Hanya saja, pada tahun 2014 hingga 2015, pihak BBWS melakukan pemasangan patok di sekitar lahan tersebut.
“Mengapa pada tahun 2014 hingga 2015, BBWS memaang patok? Apa yang mendasari BBWS mengklaim tanah itu, sebab itu tanah timbul, yang semula sungai. Artinya, tanah tersebut sudah masuk obyek reforma agraria (TORA),” ungkap Muhammad Fajar Andhika.
Pria yang akrab disapa Dhika ini mengungkap, jika tanah itu masuk dalam tanah objek reforma agraria (TORA), maka masyarakat bisa memiliki dengan status hukum yang jelas.
Dhika juga menyebut, tanah yang digarap para petani ini sudah jelas mempunyai manfaat, seperti dapat menyekolahkan anak-anak mereka dan memenuhi kebutuhan sehari-hari.
“Sebagaimana yang termaktub dalam Pasal 9 UUPA Nomor 5 Tahun 1965, yakni setiap warga negara baik laki-laki atau perempuan mempunyai kesempatan yang sama untuk memperoleh suatu hak atas tanah serta untuk mendapat manfaat dan hasilnya, baik untuk diri sendiri maupun keluarganya,” ungkap Dhika.
Sementara itu, Wandi (83), petani yang turut menggarap lahan di Kalimati yang hadir dalam audiensi tersebut mengeluarkan pendapatnya.

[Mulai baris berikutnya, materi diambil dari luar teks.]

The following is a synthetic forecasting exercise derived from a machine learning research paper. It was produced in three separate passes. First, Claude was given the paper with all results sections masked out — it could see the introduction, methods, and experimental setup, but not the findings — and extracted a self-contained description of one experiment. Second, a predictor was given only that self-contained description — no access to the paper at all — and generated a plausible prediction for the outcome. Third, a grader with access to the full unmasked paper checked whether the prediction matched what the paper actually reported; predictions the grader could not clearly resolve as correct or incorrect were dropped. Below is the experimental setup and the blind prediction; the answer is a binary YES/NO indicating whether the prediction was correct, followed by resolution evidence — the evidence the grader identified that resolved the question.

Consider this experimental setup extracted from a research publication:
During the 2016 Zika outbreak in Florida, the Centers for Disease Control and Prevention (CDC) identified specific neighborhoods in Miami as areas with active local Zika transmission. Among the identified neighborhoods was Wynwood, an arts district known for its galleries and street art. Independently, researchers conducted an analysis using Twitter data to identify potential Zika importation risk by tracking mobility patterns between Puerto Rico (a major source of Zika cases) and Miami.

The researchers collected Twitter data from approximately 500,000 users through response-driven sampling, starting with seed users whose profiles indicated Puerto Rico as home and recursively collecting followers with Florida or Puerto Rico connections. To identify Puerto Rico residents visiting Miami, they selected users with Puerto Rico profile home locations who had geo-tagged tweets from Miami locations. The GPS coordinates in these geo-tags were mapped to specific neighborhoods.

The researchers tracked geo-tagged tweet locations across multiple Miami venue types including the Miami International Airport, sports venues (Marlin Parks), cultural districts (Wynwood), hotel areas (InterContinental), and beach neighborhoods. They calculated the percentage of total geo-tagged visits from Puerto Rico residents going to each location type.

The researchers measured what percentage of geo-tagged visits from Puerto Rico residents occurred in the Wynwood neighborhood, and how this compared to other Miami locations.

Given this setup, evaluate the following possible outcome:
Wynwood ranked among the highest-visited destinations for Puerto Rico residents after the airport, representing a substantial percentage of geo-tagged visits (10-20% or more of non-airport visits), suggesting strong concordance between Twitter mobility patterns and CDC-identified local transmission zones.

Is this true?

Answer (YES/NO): NO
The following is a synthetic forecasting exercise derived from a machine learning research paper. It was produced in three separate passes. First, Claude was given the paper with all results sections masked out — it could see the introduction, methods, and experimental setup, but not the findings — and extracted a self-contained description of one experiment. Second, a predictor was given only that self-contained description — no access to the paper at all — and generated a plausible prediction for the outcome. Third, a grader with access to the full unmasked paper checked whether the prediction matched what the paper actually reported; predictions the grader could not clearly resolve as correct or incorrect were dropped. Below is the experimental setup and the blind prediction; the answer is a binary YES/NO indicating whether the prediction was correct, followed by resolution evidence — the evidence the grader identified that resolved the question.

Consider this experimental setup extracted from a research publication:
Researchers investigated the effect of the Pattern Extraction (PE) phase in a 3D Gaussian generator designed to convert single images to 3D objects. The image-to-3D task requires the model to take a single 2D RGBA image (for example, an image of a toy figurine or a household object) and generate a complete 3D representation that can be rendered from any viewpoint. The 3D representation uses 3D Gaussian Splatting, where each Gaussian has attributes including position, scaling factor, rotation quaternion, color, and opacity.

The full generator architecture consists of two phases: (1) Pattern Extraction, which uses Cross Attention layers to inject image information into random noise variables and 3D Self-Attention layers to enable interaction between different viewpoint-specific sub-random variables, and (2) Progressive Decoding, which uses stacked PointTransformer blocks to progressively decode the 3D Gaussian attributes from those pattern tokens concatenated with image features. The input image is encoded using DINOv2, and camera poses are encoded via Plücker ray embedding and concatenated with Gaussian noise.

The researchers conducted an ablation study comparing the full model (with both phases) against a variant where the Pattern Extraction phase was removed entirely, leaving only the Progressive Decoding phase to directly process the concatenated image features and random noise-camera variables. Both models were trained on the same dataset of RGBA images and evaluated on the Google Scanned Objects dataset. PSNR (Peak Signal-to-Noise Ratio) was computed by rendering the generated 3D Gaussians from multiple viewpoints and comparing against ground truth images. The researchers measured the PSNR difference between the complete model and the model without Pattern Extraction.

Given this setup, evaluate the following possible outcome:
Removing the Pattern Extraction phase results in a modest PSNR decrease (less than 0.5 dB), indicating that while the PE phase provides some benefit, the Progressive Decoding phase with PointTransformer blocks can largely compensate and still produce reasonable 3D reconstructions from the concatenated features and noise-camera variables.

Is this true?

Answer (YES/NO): NO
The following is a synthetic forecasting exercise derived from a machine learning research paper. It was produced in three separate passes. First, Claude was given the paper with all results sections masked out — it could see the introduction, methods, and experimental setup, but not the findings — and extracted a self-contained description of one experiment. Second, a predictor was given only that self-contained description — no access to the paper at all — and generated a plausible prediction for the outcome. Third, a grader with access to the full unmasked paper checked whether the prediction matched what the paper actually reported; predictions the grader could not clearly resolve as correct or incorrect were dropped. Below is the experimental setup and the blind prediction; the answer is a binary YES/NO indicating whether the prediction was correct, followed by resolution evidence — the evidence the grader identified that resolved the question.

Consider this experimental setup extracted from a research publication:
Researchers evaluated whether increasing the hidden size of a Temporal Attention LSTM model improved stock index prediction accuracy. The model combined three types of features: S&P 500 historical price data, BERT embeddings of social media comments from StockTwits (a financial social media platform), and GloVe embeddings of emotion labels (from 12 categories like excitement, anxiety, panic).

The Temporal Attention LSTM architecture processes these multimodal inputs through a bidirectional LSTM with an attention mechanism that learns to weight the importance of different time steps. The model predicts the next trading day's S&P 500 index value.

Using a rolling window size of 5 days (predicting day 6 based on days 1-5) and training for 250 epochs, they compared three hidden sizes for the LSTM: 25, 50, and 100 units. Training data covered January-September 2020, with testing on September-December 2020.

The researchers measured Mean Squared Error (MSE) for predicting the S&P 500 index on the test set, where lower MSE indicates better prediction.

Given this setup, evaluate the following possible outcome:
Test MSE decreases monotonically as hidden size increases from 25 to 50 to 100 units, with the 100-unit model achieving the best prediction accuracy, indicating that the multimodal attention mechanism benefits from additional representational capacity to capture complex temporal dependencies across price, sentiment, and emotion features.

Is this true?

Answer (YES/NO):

“Kita para warga petani sudah menggarapnya sejak zaman nenek moyang kami secara turun temurun dan sumber mata kehidupan kami hanya dapat diperoleh dari hasil lahan pertanian tersebut,” ungkap Wandi.
Edy Haryono mengungkapkan bahwa kedatangan mereka ke Kantor ATR/BPN Grobogan ini guna meminta kejelasan terkait dengan tanah yang digarap warga tersebut.
Bahkan, warga juga meminta agar lahan mereka segera mendapatkan sertifikat sehingga dapat legal dalam menjalankan penggarapan tanahnya tersebut.
“Warga ingin segera mendapatkan sertifikat agar bisa lebih legal untuk menggarap lahan, serta meminta kejelasan terkait lahan yang mereka garap tersebut secara turun-temurun,” jelas Edy Haryono.